Alibaba and Softbank are joined to the hip – one is an investor in another and their founders share a long-standing relationship – but their stories are playing out differently in India.
Alibaba is said to have put a pause on new investments in India, financial newspaper Mint reported today. Alibaba’s major bets in the country – Zomato and Paytm – are currently in talks to raise funds, even as Paytm struggles to find a clear path to profitability. Over the last few years, Paytm has moved away from solely focusing on digital payments by launching verticals such as wealth management and e-commerce, and investing in adjoined internet businesses like gaming and movie ticketing and events.
In its course, Alibaba faltered with its bet on Snapdeal, the New Delhi-based e-commerce site that was once the No. 2 after Flipkart. Soon after Snapdeal’s founders blocked the company’s sale to Flipkart in 2017, its valuation plummeted to under $1 billion from peak-$5 billion resulting in erosion of asset-value for investors like Alibaba.
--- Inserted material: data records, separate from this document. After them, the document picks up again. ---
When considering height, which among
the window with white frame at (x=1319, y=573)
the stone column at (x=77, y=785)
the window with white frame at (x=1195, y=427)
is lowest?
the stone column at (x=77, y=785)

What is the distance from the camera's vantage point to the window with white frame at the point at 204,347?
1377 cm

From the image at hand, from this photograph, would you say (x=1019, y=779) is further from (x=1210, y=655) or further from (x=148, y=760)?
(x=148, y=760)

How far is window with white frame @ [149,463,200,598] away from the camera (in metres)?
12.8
Even though Big Basket is a golden goose for Alibaba, resting on top of its segment, Zomato is said to be facing acute pressure from Swiggy and upstarts UberEats in the food-delivery market.
All in all, Alibaba is likely to reserve resources to support its existing bets. On the other hand, Softbank, which is investing from the $100 billion Vision Fund, is working on a clear strategy to back market-leaders in high-growth markets. Softbank backed Flipkart, Oyo, Ola, Uber (in the US), Paytm and Grofers, investing a total of $10 billion in India to date. That makes its play substantially larger in India as compared to Alibaba.
Softbank has also tasted some success already. While it could not get Ola and Uber to merge in India, which would have lowered losses at the two portfolio firms, Softbank made a cracker on Flipkart, which got acquired by Walmart last year. The Japanese investor made $4 billion on its investment of around $2.5 billion in less than a year of investing.
While in the US, Softbank is taking WeWork, the global office space leasing company, to IPO, in India, Softbank is a big force behind Oyo setting up and buying assets in China, Japan and the US. It is also nearing a deal to invest in eye-wear retailer Lenskart and news and media company Dailyhunt.
For now, Alibaba is cautious and SoftBank ploughing through, but status quo hardly stands in the start-up ecosystem.